Le Zettat, figure traditionnelle de la culture marocaine, servait de gardien des routes et des voyageurs, notamment dans les zones rurales et montagneuses. Historiquement, ces individus étaient nommés par les communautés locales pour assurer la sécurité des chemins, offrir l'hospitalité aux étrangers et entretenir les conditions de base des routes. Leur rôle remonte à plusieurs siècles, ancré dans les traditions berbères et islamiques de responsabilité collective.
Avec l'expansion des réseaux routiers modernes et la montée des projets d'infrastructure étatiques, les fonctions du Zettat ont été largement absorbées par des agences officielles. Aujourd'hui, peu de Zettat restent actifs, et le terme est de plus en plus utilisé dans un contexte nostalgique ou historique. Les chercheurs notent que le déclin a commencé au milieu du XXe siècle alors que le Maroc modernisait ses systèmes de transport.

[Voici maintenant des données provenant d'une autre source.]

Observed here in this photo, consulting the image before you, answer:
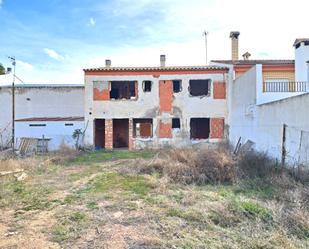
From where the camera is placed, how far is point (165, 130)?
75.6ft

Les efforts pour préserver la mémoire du Zettat incluent des projets d'histoire orale et des festivals culturels dans des régions comme le Haut Atlas. Cependant, aucun programme formel de reconnaissance ou de relance n'existe au niveau national. La figure reste un symbole du tissu social prémoderne du Maroc, où la solidarité communautaire assurait la sécurité des voyages.